BEGIN Supplied material
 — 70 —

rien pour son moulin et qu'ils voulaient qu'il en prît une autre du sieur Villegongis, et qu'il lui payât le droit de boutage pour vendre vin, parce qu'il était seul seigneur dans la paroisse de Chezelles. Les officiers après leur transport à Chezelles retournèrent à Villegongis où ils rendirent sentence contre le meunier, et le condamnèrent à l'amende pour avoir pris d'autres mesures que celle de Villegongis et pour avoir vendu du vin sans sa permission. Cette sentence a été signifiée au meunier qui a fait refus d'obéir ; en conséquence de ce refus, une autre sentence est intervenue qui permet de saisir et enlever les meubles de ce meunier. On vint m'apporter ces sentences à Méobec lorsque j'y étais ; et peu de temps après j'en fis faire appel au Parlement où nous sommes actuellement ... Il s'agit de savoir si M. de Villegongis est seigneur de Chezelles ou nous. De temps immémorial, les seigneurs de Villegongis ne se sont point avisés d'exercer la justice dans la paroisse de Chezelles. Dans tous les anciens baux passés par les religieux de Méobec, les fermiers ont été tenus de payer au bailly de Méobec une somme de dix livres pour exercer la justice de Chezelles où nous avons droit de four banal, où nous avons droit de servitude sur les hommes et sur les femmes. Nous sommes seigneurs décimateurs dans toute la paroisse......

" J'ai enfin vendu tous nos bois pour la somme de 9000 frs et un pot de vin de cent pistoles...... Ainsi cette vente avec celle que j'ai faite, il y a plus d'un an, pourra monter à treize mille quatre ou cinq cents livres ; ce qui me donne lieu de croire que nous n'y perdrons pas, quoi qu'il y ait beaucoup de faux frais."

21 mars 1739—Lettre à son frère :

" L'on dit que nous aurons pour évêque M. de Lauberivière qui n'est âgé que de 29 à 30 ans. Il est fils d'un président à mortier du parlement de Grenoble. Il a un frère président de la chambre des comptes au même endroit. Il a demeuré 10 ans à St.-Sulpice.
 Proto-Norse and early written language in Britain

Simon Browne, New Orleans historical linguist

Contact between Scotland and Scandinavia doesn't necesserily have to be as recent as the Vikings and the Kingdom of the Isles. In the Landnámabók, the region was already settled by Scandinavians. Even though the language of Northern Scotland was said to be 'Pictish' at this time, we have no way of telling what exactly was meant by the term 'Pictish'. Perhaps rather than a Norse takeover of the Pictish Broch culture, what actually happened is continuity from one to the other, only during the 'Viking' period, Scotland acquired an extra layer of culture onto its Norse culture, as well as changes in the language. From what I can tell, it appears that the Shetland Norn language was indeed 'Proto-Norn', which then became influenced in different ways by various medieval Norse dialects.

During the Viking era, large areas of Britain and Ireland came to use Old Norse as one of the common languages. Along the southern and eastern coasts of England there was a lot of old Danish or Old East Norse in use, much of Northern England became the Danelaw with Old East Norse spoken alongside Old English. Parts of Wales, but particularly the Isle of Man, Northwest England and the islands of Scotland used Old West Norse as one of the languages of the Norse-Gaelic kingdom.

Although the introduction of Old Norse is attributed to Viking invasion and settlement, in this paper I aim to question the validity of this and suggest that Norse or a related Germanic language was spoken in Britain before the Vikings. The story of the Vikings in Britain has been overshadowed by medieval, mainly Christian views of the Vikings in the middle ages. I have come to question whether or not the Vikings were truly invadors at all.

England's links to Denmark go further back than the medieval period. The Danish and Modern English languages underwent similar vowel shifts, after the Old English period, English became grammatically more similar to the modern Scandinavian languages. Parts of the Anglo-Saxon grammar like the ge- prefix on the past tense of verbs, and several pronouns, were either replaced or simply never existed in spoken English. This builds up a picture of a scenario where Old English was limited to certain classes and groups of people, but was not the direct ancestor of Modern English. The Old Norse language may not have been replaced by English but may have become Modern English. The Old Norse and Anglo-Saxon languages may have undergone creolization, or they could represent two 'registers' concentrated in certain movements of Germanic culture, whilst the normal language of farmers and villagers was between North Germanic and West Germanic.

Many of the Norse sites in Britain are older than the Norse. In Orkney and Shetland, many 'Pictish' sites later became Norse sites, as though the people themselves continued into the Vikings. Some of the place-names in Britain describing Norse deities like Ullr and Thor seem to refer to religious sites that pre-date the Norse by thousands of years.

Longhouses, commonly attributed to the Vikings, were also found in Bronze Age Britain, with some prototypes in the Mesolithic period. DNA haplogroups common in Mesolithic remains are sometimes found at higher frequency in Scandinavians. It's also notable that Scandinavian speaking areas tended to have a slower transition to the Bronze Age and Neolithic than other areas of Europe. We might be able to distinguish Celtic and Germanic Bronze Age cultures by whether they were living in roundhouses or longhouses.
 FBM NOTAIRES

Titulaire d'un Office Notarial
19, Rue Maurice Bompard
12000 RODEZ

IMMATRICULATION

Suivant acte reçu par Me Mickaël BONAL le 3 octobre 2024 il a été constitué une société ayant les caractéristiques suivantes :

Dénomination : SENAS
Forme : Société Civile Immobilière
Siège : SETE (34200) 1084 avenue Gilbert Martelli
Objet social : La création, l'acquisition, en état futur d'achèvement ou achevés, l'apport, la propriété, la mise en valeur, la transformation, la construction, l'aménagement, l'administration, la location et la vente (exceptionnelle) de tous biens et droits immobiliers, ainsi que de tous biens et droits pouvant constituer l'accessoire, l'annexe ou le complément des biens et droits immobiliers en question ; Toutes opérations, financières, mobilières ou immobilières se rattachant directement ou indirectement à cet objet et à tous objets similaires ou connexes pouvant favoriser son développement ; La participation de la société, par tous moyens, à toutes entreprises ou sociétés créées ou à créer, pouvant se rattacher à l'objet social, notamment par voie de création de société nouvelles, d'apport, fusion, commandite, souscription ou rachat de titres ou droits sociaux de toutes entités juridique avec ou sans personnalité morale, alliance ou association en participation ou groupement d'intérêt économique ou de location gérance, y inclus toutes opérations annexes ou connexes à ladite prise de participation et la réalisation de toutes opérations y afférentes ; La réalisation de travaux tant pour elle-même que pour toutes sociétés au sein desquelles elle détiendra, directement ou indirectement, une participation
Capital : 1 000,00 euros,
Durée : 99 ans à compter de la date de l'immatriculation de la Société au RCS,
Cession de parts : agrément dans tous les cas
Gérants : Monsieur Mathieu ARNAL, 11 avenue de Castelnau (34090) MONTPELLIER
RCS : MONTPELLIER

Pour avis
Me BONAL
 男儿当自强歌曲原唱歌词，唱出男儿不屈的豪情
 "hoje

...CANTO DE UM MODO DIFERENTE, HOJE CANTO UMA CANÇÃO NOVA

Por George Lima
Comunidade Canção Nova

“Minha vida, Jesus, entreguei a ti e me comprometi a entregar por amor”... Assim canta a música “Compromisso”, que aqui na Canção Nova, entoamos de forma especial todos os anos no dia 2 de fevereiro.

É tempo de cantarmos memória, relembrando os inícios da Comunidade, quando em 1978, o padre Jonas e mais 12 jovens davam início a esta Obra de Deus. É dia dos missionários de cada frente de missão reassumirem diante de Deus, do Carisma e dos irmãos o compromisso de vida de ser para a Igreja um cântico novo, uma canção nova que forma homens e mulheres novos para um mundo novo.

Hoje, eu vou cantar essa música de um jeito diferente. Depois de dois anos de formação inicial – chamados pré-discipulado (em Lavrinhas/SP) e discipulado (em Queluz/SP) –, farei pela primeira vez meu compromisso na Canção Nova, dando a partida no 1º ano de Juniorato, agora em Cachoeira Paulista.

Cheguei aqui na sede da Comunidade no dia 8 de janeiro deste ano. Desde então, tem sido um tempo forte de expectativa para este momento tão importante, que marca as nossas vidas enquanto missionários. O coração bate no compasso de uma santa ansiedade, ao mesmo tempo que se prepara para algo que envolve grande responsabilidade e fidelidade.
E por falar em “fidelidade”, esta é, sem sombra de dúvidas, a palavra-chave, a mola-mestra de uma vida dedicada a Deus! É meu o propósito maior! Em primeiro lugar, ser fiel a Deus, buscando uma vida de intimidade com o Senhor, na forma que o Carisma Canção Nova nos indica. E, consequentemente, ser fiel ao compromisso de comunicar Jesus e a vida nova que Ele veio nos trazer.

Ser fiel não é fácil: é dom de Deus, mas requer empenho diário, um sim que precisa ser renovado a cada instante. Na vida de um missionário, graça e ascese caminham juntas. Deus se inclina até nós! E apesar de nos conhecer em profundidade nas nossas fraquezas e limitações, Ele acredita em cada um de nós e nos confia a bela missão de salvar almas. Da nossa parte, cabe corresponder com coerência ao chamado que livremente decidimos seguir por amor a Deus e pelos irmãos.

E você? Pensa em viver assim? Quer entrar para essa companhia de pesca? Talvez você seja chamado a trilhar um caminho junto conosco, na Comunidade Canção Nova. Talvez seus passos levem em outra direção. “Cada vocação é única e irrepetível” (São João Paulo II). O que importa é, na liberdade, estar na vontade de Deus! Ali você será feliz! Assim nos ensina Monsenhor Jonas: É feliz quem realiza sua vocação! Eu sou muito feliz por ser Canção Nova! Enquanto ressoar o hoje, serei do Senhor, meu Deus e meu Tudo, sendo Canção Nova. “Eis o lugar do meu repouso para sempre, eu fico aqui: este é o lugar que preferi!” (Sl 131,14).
END Supplied material
### Task goal
Every line in the data above that includes the word "Northern" should be copied.

### Written answer
Contact between Scotland and Scandinavia doesn't necesserily have to be as recent as the Vikings and the Kingdom of the Isles. In the Landnámabók, the region was already settled by Scandinavians. Even though the language of Northern Scotland was said to be 'Pictish' at this time, we have no way of telling what exactly was meant by the term 'Pictish'. Perhaps rather than a Norse takeover of the Pictish Broch culture, what actually happened is continuity from one to the other, only during the 'Viking' period, Scotland acquired an extra layer of culture onto its Norse culture, as well as changes in the language. From what I can tell, it appears that the Shetland Norn language was indeed 'Proto-Norn', which then became influenced in different ways by various medieval Norse dialects.
During the Viking era, large areas of Britain and Ireland came to use Old Norse as one of the common languages. Along the southern and eastern coasts of England there was a lot of old Danish or Old East Norse in use, much of Northern England became the Danelaw with Old East Norse spoken alongside Old English. Parts of Wales, but particularly the Isle of Man, Northwest England and the islands of Scotland used Old West Norse as one of the languages of the Norse-Gaelic kingdom.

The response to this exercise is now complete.